Le Yémen n’est pas seulement victime d’une guerre civile meurtrière entre des factions vaguement alignées sur le soi-disant gouvernement «  légitime  » d’une part et sur l’ancien président Ali Abdallah Saleh et ses alliés houthis de l’autre. Cet affrontement a été considérablement aggravé par l’intervention étrangère ouverte. C’est une guerre par procuration menée par les États arabes du Golfe dirigés par un nouveau,jeune et belliciste leadership en Arabie saoudite, qui insiste sur le fait que le Yémen est le terrain d’une lutte à mort contre son rival l’Iran pour la domination politique dans la péninsule Arabique.

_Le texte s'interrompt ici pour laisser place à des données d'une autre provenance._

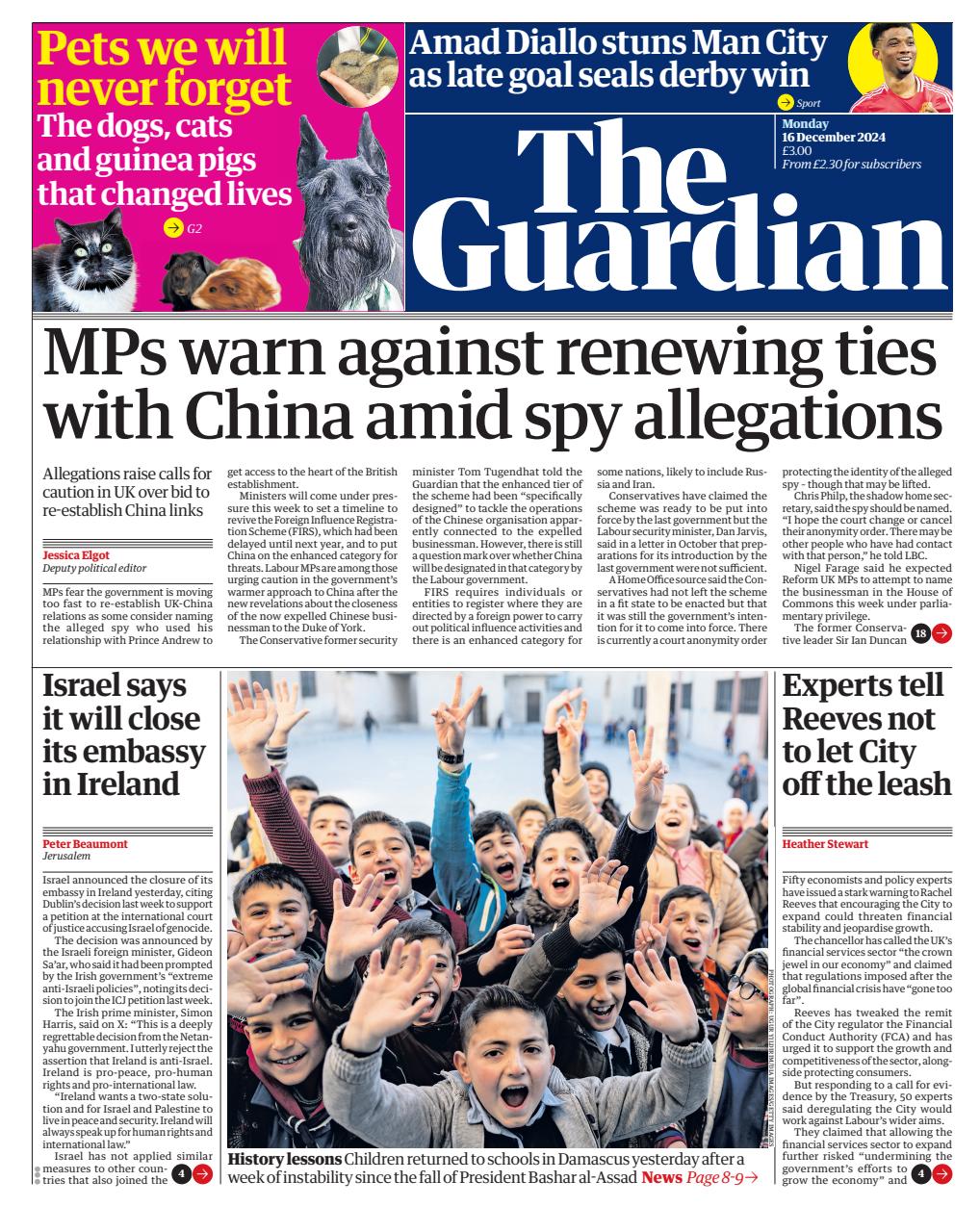 The Guardian Newspaper Preview Pages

L’implication iranienne est cependant surestimée. Téhéran n’a ni sponsorisé, ni même soutenu les houthistes la plupart du temps. C’est une guerre que mène la coalition du Golfe dirigée par l’Arabie saoudite et les Émirats arabes unis  ; elle comprend tous les États du CCG à l’exception d’Oman, et plusieurs autres États arabes et africains dont la motivation est étroitement liée à une volonté de garantir un soutien financier des États du CCG.

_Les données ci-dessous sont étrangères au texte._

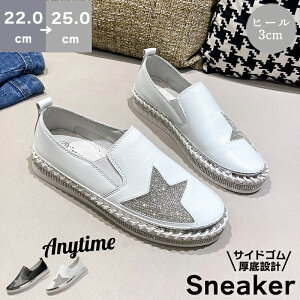 ꃉCXg[Xb|RȂ₷LoXVv炭񗚂₷tbgV[YJWAV[YfB[Xlꖳn[JbgXj[J[L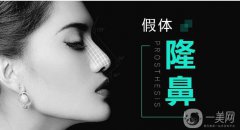 廣東耳軟骨加假體隆鼻價(jià)格 廣東耳軟骨加假體隆鼻多少錢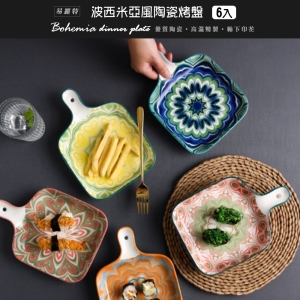 【易麗特】波西米亞風陶瓷烤盤(6入)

Ayant mécontenté les États du CCG avec l’accord sur le nucléaire iranien, les États-Unis et les autres États occidentaux ont aidé ce dernier en abdiquant toute faculté critique, sans parler de leurs propres engagements quant au Traité sur le commerce des armes (TCA) et d’autres aspects du droit international humanitaire. Ils ont continué à fournir armes et munitions à la coalition — y compris des bombes à fragmentation dont ils savent qu’elles sont utilisées contre des civils. Ils n’ont ainsi émis que de timides critiques des frappes aériennes de la coalition ou des bombardements opérés par l’alliance houthis/Saleh sur les installations humanitaires, même après la destruction de deux hôpitaux gérés par l’organisation humanitaire universellement respectée qu’est Médecins sans frontières (MSF), en plus d’un total de 69 autres installations médicales frappées depuis mars 2015.